Two stone slabs bearing reliefs (dating to about 650 BC) of Assyrian kings waving to their subjects have been returned to Iraq by a delegation that went to Geneva at the beginning of this month. Together "they weigh as much as a small family car" a newspaper report says (so "barely portable antiquities", then). The reliefs had been taken from the ruins of Assyrian palaces in the northern Nineveh province and disappeared in 1994 in the period of chaos caused by US-led sanctions and the consequent looting of archaeological sites at the end of Saddam Hussein's reign. The stolen slabs had been purchased by an unnamed Swiss dealer who in 2004 contacted the Iraqi authorities because he wanted to give them back to Iraq, officials said.The slabs were "delivered by a Swiss citizen to the Iraqi embassy in Geneva in 2007 and were kept in the house of a former Iraqi ambassador", Iraqi Foreign Minister Hoshiyar Zebari is reported as saying at a press conference at Iraqi National Museum in Baghdad. the slabs will not return to the site where they were taken, but will be displayed in the Baghdad Museum.

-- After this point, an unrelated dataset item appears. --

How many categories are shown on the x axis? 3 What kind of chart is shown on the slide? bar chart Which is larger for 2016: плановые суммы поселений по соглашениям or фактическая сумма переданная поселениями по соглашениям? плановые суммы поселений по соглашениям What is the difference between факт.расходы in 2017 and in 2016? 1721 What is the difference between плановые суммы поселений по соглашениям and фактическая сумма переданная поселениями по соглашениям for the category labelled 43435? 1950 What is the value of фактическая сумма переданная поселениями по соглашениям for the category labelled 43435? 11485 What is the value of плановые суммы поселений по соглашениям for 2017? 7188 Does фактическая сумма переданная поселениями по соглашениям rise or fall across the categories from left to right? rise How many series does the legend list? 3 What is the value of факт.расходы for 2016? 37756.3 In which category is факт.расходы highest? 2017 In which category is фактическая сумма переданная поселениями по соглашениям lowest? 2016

So, who was the generous, or repentant "Swiss dealer" then? Would it have been the first name that comes to mind who was involved in 2006 in another repatriation of a stolen Iraqi artefact ?
Sources:
Muhanad Mohammed, 'Ancient Assyrian stone slabs returned to Iraq', Reuters Thu Oct 27, 2011 (edited by Jim Loney and Belinda Goldsmith)
Alssabbah, 'Iraqi delegation to Switzerland to restore the effects of a stolen'.